Good news and bad news from Tesla today – the cheapest Model S and Model X, the $78,490/$88,490 Standard Range version, is gone. We hardly knew ye.
But that model has been replaced with price cuts across all the rest of Tesla’s S and X range, leading today’s base price of the larger-battery versions of both cars to be cheaper than yesterday’s base price of the smaller-battery versions.
And so, today you can get a Model S for a base price of $74,990, $3,500 less than yesterday’s lowest price, or a Model X for $79,990, $8,500 less than yesterday:
Beyond that, today’s “base model” now has the larger battery, with an estimated EPA range of 405 miles for the S and 348 miles for the X. Yesterday’s base model was the software-limited Standard Range, with 320/269 miles of range for S and X respectively. Although, do note that Tesla is prone to overstating its range numbers, and these cars actually haven’t changed hardware-wise, as the SR model had the same battery, just locked behind software.

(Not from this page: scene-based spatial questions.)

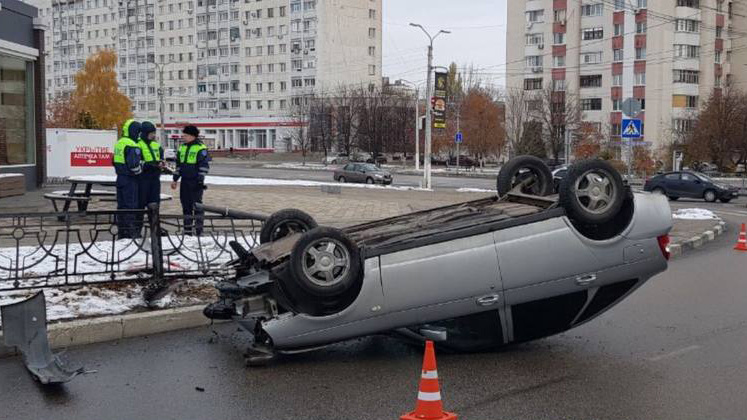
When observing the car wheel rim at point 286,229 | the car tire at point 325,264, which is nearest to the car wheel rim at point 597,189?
the car tire at point 325,264

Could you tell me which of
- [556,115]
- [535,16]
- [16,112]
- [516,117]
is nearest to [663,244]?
[16,112]

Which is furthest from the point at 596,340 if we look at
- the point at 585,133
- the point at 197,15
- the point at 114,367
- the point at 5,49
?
the point at 197,15

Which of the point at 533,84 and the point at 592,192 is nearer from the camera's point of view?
the point at 592,192

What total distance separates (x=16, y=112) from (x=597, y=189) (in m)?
20.1

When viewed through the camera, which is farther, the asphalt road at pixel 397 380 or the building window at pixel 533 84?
the building window at pixel 533 84

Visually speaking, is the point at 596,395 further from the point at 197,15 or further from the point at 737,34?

But wait, there’s more! Due to a quirk in how the US Federal EV Tax Credit works, the Model X can now actually be cheaper than the Model S after incentives – at least in its absolute base trim.
The Inflation Reduction Act set MSRP caps on what vehicles can qualify for the $7,500 tax credit, with a threshold of $55k for cars and $80k for trucks and SUVs. Prior to now, the Model S and X were both above that cap, and the S is still above the car cap, but the X is now below the SUV cap. This means that certain buyers (who do not run afoul of the the IRA’s income caps of 150k single/300k married filing jointly) can actually get an X for less than an S, as long as they buy a bone-stock X with no options attached from the factory.
Tesla says that a reduction in credit availability is likely to happen at the end of this year, because the credit has stricter requirements that go into place at the end of each year. But we won’t know for certain about that until the time comes.
On the other end of the price spectrum, Plaid versions of both vehicles have dropped in price as well, from $108,490 yesterday to $89,990 today.
And in the rest of the world, prices have dropped as well. Across Europe and in China, prices are down on both models in similar amounts as in the US (though not in right-hand drive countries, as the two models aren’t available in RHD).
Every time we think we’ve seen an end to Tesla’s price drops, it throws another one at us.
The company has massively slashed prices of vehicles multiple times this year, and then gained access to the full IRA tax credit on its cheapest Model 3, making the car quite a deal. It also cut the price of FSD by $3k just tonight.
Some of these price cuts have made some recent customers angry at the sudden drops in residual value for their vehicles, but has overall benefitted the consumer, as lower prices are generally a good thing.
It has also started a bit of a price war in electric cars, with some other companies dropping prices, or announcing lower-priced models, likely in response to Tesla finally bringing prices back down after raising them so many times over the course of the previous couple years.
We think there are a couple specific things that influenced today’s price drops.
One, the Inflation Reduction Act’s MSRP cap of $80k likely looked like a juicy target for Tesla, and getting the Model X down to that price means knocking another $7,500 off the final cost of the vehicle for some consumers. So, thanks to Joe Biden for that one.
Two, Tesla just unveiled the “Project Highland” Model 3 Refresh, which has a lot of improvements we didn’t expect – and some of which were previously exclusive to the Model S and X, like a rear touchscreen. This could give customers fewer reasons to consider a Model S over a Model 3, and so lowering the price of the Model S could be one way to ensure that there’s still some increased value proposition there on Tesla’s higher-end sedan.